Katharine of Aragon
Katharine of Aragon was a central figure in one of the most dramatic and formative events of Tudor history - England's breach with Rome after a thousand years of fidelity. She lived through traumatic and revolutionary times and her personal drama was played out against dramas of European significance. The heroic and dignified first wife of Henry VIII, Katharine was cast aside for reasons of dynastic ambition but resolutely and unbendingly stuck to her principles and her dignity at enormous cost to herself. Katharine's story tells so much about the exercise of power, and about being married to a lover who became slowly but perceptibly a tyrant in public life and a monster in his private affairs. Professor Patrick Williams has been immersed in Spanish history for over forty years and his monumental new biography is the first to make full use of the Spanish royal archives; he presents a very new portrait of Katharine, most notably in establishing that her marriage to Prince Arthur, elder brother of Henry VIII, was never consummated. This biography thus forces a radical reappraisal of Henry VIII, his marriages and his reign - and of the origins of the Reformation in England.

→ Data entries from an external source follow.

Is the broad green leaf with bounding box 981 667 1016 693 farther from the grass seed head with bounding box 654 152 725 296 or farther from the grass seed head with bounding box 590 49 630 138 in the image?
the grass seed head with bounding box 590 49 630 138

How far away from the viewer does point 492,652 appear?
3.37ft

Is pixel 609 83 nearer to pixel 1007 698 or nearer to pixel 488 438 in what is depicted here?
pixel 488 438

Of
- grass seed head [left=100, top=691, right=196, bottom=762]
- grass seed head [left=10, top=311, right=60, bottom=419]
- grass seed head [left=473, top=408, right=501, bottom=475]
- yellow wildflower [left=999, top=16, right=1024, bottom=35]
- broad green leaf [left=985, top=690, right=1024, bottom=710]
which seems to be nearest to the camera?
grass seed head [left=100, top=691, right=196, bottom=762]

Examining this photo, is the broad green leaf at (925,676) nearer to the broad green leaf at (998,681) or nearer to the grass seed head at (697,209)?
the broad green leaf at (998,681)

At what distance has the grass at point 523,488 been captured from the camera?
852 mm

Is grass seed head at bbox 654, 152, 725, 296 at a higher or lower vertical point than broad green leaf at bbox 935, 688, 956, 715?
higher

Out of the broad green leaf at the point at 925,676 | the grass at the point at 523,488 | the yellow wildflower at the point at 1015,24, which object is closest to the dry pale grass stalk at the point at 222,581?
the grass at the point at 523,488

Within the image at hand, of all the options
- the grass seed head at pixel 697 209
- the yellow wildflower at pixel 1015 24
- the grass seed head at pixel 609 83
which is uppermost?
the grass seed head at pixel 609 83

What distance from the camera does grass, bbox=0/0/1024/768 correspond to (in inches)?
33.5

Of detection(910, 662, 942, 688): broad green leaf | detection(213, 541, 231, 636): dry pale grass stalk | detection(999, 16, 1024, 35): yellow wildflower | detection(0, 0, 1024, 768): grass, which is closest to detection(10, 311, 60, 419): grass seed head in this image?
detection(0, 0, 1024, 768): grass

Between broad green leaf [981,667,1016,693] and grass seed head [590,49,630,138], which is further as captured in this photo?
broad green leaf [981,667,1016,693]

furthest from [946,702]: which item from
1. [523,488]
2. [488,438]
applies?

'Forty years' familiarity with the Spanish archives gives Williams the courage to march in where most biographers have feared to tread - notably into the bedroom' Sarah Gristwood BBC History Magazine
Patrick Williams is Emeritus Professor of Spanish History at the University of Portsmouth and is a Fellow of the Royal Historical Society. He has written extensively on Spanish history, notably in his studies of Philip II and the Duke of Lerma, first minister and favourite of Philip III. He is completing two volumes on Spanish government in the Early Modern period. He lives in Southsea.